Employers love Sub-Clause 20.1 of FIDIC. It’s a time bar. The contractor has 28 days to bring a claim for time and money. If the Contractor misses the 28 day window it loses its right to bring a claim. If the contractor is late, employers point to the time bar, shout, “too late!” and put the claim in the bin. Following the Obrascon case, can an employer still behave in this way?
In this case the contractor, Obrascon, was engaged on the FIDIC Yellow Book, with a few minor tweaks, to design and construct a road and tunnel. There had been issues relating to bad weather and the discovery of rock. This had affected the progress of the works and the contractor submitted a claim for more time. The employer, the Government of Gibraltar, argued that the contractor’s claim was time-barred. The contractor disagreed.
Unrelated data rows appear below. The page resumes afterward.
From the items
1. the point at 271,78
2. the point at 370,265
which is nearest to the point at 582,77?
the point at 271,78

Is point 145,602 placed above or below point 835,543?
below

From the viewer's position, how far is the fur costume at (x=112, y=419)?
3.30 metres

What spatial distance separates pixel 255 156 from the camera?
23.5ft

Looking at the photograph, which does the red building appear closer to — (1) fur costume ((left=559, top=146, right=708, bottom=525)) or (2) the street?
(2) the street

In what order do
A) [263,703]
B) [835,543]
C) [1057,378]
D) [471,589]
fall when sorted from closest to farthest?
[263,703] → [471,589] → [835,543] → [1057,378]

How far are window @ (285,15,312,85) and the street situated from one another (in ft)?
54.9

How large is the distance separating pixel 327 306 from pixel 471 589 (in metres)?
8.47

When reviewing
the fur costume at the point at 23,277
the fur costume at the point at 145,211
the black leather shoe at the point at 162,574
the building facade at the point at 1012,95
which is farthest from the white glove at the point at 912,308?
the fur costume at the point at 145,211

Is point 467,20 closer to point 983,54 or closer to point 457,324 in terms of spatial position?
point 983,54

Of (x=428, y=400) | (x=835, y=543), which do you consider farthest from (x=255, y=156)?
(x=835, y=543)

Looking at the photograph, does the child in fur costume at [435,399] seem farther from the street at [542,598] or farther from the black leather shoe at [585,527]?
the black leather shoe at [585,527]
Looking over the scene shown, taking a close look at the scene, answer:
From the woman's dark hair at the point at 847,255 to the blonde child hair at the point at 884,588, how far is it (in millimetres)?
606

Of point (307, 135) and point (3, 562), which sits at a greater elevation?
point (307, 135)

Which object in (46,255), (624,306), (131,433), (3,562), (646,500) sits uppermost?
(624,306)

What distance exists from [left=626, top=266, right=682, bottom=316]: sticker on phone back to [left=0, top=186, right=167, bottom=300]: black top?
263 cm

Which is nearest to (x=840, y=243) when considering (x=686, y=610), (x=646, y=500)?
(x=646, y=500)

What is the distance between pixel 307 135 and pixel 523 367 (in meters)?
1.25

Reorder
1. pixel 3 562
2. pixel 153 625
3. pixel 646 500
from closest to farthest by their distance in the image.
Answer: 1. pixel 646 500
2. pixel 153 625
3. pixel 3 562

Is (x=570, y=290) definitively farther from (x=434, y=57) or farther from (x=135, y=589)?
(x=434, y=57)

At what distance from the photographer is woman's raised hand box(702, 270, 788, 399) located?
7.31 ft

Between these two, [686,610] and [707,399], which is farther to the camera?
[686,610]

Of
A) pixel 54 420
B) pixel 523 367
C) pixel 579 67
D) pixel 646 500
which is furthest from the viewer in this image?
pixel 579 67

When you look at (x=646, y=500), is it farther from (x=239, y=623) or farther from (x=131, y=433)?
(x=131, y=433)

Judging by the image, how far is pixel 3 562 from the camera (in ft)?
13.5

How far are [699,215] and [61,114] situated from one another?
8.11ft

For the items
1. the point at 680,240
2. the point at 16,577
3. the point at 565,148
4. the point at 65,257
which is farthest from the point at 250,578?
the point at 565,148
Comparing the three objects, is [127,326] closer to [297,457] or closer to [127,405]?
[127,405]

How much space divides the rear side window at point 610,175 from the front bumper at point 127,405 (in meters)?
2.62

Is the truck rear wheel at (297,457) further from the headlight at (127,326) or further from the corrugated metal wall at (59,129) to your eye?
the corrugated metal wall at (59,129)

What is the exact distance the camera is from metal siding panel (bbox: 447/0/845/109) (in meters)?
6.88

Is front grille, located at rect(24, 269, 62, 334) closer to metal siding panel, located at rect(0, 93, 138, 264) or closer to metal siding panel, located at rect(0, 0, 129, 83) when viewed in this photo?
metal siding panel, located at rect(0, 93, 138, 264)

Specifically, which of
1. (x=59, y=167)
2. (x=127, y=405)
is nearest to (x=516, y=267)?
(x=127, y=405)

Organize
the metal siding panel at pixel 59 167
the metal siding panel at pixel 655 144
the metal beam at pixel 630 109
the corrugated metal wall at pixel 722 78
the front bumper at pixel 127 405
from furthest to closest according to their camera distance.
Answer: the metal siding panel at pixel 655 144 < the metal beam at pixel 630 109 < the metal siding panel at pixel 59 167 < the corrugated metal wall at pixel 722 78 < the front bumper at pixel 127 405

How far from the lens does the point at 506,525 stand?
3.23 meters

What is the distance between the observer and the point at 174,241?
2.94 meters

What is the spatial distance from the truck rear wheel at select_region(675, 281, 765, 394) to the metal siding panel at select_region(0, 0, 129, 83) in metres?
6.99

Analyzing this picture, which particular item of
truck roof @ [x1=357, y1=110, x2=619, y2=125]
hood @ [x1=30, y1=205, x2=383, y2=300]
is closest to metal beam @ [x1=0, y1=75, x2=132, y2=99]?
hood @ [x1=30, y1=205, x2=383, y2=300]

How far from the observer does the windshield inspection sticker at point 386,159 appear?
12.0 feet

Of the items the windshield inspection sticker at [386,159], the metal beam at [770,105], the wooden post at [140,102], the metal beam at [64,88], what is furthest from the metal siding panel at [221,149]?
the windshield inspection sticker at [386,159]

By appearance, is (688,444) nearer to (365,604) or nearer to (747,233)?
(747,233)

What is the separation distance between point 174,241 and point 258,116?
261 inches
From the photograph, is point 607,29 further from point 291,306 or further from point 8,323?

Sub-Clause 20.1 says that the clock starts ticking from when the Contractor becomes aware, or should have become aware, of the event or circumstance giving rise to the claim. The employer argued that the clause should interpreted strictly – i.e. 28 days from knowledge of the relevant event giving rise to the claim. The contractor argued that the 28 days should run from when the contractor knew that the event affected the progress of the works. This was later than the date of the relevant event itself.
Mr Justice Akenhead preferred the contractor’s arguments. He determined that notice does not have to be given until the contractor is aware, or should have been aware there, of the delay. This is good news for contractors as the clock will often start ticking later than the date of the relevant event. However, the judge made it clear that contractors are still required to issue a notice. If they forget, therefore, employers will still be able to point to the time bar, shout, “too late!” and put the claim in the bin.